On Friday evening in New York City, a line of young people snaked down Lexington Avenue in Manhattan and then curled around 91st Street all the way down to Third Avenue; the crowd was brimming with anticipation and excitement. They were en route to see Usher at the 92nd Street Y, which might be the most intimate venue he’s appeared at in years.
But Usher wasn’t there to sing. Instead, he was at the famed Kaufmann Concert Hall to speak in a joint dialogue with Harry Belafonte about popular culture and activism. The discussion, “Breaking the Chains of Social Injustice,” was moderated by former CNN anchorwoman Soledad O’Brien.
So instead of people shouting for “Yeah,” there were many moments of applause and muted affirmations (“Mmmm-hmmm,” “That’s right”) and the like.
The event was occasioned by the release of Usher’s new single, “Chains,” featuring Nas and Bibi Bourelly, and its music video, which features the faces of many of the dozens of unarmed African Americans who have been killed by police officers or neighborhood watch volunteers.
Belafonte, who is 88, had suffered a seizure the evening before en route to accepting an award, but Friday night he was hale, as well as his typically outspoken self (albeit in a gravelly tone of voice), with scathing words for President Barck Obama (the first black president without a black agenda, Belafonte noted). Of course, he has been critical of popular artists for not doing enough to address social injustice, but he gave a nod to Jay Z—who was in attendance—one artist Belafonte had called out specifically a few years ago.
“Artists are the gatekeepers of truth,” he said and praised director Steve McQueen’s 12 Years a Slave, which functions as a strong rebuttal to those who would whitewash slavery in history books.

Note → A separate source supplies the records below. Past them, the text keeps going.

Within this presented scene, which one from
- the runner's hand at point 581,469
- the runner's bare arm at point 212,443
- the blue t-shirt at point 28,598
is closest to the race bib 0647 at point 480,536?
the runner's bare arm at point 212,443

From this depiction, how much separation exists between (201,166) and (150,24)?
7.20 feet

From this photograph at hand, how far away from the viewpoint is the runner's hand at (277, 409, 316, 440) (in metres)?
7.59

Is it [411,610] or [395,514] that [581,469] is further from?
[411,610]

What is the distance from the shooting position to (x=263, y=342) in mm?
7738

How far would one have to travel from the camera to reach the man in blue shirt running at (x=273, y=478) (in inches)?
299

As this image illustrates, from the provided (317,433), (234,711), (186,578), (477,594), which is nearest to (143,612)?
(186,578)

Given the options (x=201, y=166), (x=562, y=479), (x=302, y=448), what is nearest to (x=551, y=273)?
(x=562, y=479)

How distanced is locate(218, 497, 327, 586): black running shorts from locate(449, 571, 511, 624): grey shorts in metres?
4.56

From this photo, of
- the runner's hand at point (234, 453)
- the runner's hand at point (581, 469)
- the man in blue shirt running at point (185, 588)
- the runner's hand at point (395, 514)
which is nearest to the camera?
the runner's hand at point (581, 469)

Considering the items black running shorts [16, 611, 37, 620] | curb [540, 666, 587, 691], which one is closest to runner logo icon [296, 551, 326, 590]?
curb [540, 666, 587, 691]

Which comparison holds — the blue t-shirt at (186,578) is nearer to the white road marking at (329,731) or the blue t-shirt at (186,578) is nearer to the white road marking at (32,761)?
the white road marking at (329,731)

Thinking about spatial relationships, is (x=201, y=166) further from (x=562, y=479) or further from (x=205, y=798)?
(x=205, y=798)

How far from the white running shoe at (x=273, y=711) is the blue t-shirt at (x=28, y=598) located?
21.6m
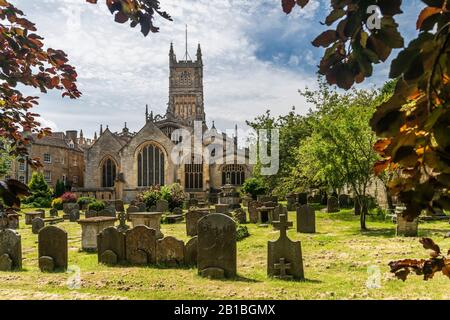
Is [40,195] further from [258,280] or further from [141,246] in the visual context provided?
[258,280]

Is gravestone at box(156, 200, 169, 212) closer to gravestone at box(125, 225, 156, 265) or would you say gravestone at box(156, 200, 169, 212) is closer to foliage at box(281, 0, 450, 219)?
gravestone at box(125, 225, 156, 265)

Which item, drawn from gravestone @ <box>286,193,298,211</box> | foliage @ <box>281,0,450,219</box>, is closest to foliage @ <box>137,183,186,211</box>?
gravestone @ <box>286,193,298,211</box>

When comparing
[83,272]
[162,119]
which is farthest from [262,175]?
[83,272]

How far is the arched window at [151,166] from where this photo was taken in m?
44.0

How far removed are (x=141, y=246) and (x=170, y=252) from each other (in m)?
0.89

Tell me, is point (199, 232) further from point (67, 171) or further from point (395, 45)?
point (67, 171)

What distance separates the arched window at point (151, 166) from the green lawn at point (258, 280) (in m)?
29.3

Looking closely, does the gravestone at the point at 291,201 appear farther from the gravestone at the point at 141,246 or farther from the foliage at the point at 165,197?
the gravestone at the point at 141,246

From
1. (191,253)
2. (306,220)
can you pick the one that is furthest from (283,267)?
(306,220)

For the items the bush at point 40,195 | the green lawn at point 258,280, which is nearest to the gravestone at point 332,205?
the green lawn at point 258,280

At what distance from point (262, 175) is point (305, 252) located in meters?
22.3

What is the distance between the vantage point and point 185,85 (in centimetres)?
7569

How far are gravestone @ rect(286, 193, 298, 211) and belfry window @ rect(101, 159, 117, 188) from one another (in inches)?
913

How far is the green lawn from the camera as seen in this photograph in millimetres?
7844
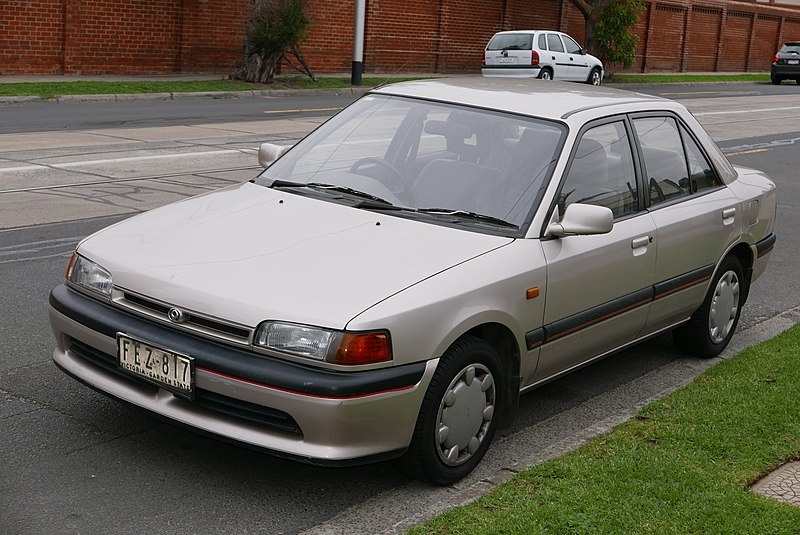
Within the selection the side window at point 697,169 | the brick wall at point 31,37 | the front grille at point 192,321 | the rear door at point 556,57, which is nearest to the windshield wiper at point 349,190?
the front grille at point 192,321

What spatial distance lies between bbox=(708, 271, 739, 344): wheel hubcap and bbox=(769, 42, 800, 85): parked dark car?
41.3m

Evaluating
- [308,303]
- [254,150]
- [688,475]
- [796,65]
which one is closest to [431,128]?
[308,303]

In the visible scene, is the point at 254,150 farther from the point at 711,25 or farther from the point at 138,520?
the point at 711,25

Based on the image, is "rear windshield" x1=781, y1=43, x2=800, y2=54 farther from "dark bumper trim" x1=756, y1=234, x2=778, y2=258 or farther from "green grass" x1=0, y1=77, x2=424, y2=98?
"dark bumper trim" x1=756, y1=234, x2=778, y2=258

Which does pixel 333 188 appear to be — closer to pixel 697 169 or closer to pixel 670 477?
pixel 670 477

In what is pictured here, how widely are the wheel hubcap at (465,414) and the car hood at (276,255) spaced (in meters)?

Usher, for his part, was low-key, more the studious graduate assistant to Belafonte’s bristling professorial declamations. Usher spoke about the need to vote, “especially at the state and local level,” and on several occasions he stressed the need for education, both via formal avenues like schools and informal avenues like books and websites.
He shrugged off the term “activist” to describe himself, preferring to reserve it for people like Belafonte, who fought for civil rights with Martin Luther King Jr. in the ’60s and has been a prominent voice demanding social justice for more than half a century. Instead, Usher preferred the term “actionist,” and he hoped that his video would move people to get involved in various organizations like Sankofa, Belafonte’s group.
The evening’s most compelling moment came when a question from the audience addressed dealing with the anger that rises over the current plague of social injustice. Belafonte noted that “anger with violence is ineffective, but anger combined with courage creates change.” Usher added, looking at O’Brien, that the media would prefer violence because it makes for a better story, but that the real news happens off camera.
It was an effective rebranding for Usher, and the evening ended on a humorous note. When an audience member asked the two men to sing, Belafonte begged off because of how his illness had affected his voice. Usher flashed his million-dollar smile and said he didn’t want to take away from the substance of the evening.